夕刊フジコラム「ズバリ直球」12年2月9日号
予算委員会の真剣な審議が連日続いている。東日本大震災の復興策を盛った4次補正予算案と、野田政権の最重要課題である「社会保障と税の一体改革」が焦点だ。 こうしたなか、新年金制度の「財政試算」の公表問題がメディアで取り沙汰された。政府・民主党で慎重に検討した結果、前原誠司政調会長に一任となった。
問題の試算は、党内の一部議員が非公式に行ったものだ。当時、私は幹事長だったが報告も受けていない。非公式であるうえ、報道が過熱して「すぐ消費税が上がる」「税率17%」といった不正確な情報が広まった。 このため、政府・民主党では「当面、公表を見合わせよう」と判断したが、時間も経って少し落ち着いてきたことを踏まえ、政調会長一任としたものだ。近日中に公表されるだろう。

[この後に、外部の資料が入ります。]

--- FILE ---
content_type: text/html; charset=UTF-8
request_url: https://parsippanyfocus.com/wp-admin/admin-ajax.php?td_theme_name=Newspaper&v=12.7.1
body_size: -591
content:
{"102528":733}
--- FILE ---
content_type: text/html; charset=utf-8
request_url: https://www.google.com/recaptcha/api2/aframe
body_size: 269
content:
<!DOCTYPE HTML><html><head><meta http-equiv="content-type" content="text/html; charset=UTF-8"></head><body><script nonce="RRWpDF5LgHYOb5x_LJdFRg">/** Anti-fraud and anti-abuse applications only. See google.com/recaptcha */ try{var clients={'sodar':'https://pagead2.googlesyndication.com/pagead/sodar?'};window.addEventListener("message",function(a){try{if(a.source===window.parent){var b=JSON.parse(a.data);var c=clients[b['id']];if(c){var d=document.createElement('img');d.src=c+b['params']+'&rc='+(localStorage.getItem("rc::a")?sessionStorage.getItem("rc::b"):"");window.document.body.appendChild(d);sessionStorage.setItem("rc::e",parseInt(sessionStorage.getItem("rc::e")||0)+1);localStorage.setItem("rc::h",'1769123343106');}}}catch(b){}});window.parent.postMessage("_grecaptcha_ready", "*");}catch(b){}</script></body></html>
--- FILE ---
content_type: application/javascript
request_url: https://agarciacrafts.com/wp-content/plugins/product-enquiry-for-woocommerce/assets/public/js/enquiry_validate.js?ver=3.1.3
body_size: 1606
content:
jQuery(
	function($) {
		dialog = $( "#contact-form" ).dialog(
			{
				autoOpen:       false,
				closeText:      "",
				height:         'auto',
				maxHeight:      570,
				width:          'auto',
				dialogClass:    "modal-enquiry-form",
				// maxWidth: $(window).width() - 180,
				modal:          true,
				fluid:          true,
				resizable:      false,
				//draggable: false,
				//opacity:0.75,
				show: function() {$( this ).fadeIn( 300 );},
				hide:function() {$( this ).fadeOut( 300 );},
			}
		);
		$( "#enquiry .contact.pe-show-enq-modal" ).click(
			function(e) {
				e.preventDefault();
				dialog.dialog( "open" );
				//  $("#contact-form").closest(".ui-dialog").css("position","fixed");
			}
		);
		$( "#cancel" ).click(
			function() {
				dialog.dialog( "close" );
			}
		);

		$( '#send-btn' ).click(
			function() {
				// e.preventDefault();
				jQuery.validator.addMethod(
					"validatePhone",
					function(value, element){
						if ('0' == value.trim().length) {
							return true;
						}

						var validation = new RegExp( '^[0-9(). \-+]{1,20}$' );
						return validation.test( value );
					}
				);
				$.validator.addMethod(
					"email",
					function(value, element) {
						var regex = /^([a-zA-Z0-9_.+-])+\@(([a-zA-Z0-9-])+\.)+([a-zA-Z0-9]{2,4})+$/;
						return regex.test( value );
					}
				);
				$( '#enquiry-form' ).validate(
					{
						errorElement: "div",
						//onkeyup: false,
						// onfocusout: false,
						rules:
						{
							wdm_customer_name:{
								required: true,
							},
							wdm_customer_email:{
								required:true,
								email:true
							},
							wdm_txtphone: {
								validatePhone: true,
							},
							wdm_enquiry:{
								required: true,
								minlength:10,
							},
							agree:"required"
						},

決して隠していたわけではない。年金問題は、国民生活に直結する関心事だ。どうか、メディアの方々は冷静かつ正確に事実を伝えてほしい。
原子力災害対策本部など震災関連会議の記録文書が未作成だったことは、信じられないことで、おわびしなければならない。
昨年4月施行の公文書管理法では、重要な会議の意思決定や経緯を記した文書の作成が義務づけられている。大震災や原発事故で多忙だったとはいえ、大災害にどう対処したかを記録することは、歴史的責任でもある。先週、第三者の有識者からなる公文書管理委員会に出席し、原因の調査・分析と再発防止策の検討を要請した。 このほか、私は現在、「社会保障と税の一体改革」に真正面から取り組んでいる。近く、他の閣僚や党幹部とともに全国を回り、一体改革の必要性を訴えていく。
世論調査などを見ると、国民の方々も「社会保障制度を維持するためには消費税増税も仕方ない」と理解されている。ただ、「今は…」とか「政治改革や行政改革をやってから」という意見が多い。
一体改革と「行政・政治改革」は車の両輪であり、並行して実行する。特に、行政改革は私の担当であり、しっかりと責任を果たしていく。
野田佳彦首相を本部長、私が本部長代理を務める行政改革実行本部も立ち上げた。独立行政法人(独法)や特別会計(特会)の見直しは前進しており、今後、法案の形で国会に出していく。道路特会を含む社会資本整備特会を廃止するなど、かなりの独法や特会の整備をした。
具体的な削減額はこれからだが、被災地復興などの必要な仕事はしながら、独法に対する監督権限や内部監査の強化などで、無駄遣いができない仕組みをつくっていく。改革を前に進めていきたい。